Tentando acrescentar lirismo à obra, o desfecho beira o enfadonho e não mantém a mesma unidade qualitativa do restante da produção, soando mais como uma somatória de ideias impostas por produtores para dar aquele toque hollywoodiano a um projeto com cara de alternativo. De fato, apesar da influência, Del Toro ainda depende de outros para arcar com a realização de um filme e Muschietti, por sua vez, demonstra talento para criar uma interessante atmosfera, mas deixa a dúvida se seria capaz de se desvencilhar deste universo que lhe parece tão familiar. Quem sabe aquele tal roteiro original reprovado cegamente pudesse limar esta interrogação se produzido antes. Esteticamente curioso e eficiente, infelizmente os problemas da fita se concentram no roteiro, embora não sejam gritantes a ponto de depor contra o conjunto. Escrita pelo próprio cineasta em parceria com sua irmã Barbara Muschietti e com Neil Cross, a trama não está livre de erros e clichês. Ainda que rebelde à primeira vista, Annabel segue o mesmo perfil das mocinhas de fitas de horror. Abdica de sua rotina para bancar a detetive em tempo integral, o que a impede de dispensar boa parte de seu tempo na construção de uma relação amistosa com as filhas postiças. Um insistente e cauteloso processo de adaptação das meninas à civilização seria necessário, mas o longa apresenta tais ações sem grandes aprofundamentos. Ainda assim, Chastain com seu carisma e talento consegue passar verdade na transformação de sua personagem a ponto de relegar seu parceiro de cena a segundo plano. 


Aparentemente criando com mais facilidade um vínculo com as sobrinhas, Lucas poderia ter tanta importância na trama quanto a namorada, mas a certa altura o rapaz literalmente é colocado em coma e perdendo qualquer função.
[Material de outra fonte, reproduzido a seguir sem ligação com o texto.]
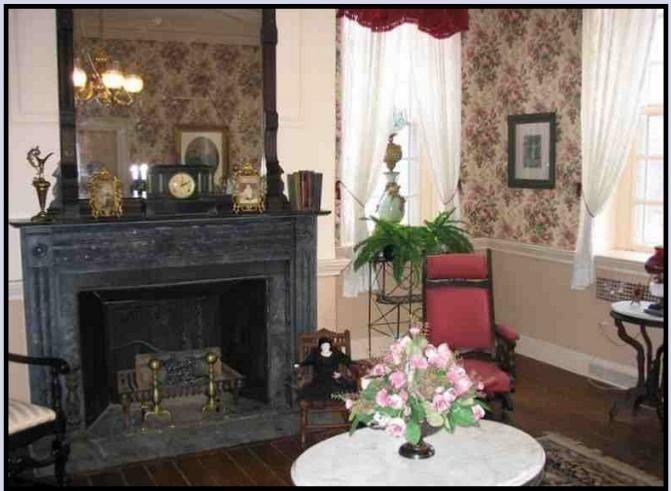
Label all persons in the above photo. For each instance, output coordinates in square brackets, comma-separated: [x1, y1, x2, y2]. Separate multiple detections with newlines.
[291, 337, 362, 408]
O Dr. Dreyfuss também é desperdiçado. Investigando o caso paralelamente ao tratamento psiquiátrico, incialmente parecia estar em suas mãos desvendar o mistério que, mas a bola acaba sendo jogada para Annabel que lida até com bastante desenvoltura com os estranhos fatos que passam a acontecer em sua casa, principalmente na calada da noite é óbvio. No fundo é como se a moça acreditasse na existência de Mama e estivesse de mãos atadas até sua aparição que inevitavelmente ocorreria quando fosse estabelecido um elo de confiança com as garotas ou ao menos com uma delas. Vitoria teve a oportunidade de ter uma vida normal, mesmo que por pouco tempo, assim demonstra uma facilidade maior para se readaptar à vida em sociedade e compreender os esforços e preocupações de seus tios. Já Lilly foi isolada quase um bebê de colo, sem referências para sobreviver fora da floresta. Não é de se estranhar sua dependência da tal entidade. Muschietti consegue boas tomadas para retratar a interação do espectro com as meninas antes de revelar seu estranho visual, uma mescla de referências dos característicos fantasmas do terror oriental com figuras típicas de obras de arte com inspirações modernistas. Revelado o mistério prematuramente, Mama então deixa claro que seu propósito não é assustar e sim contar um drama diferenciado. As sequências mais tensas não são gratuitas, fazem parte do contexto para narrar uma história extremamente simples e até previsível, mas curiosamente ao mesmo tempo bem diferente do que Hollywood costuma oferecer.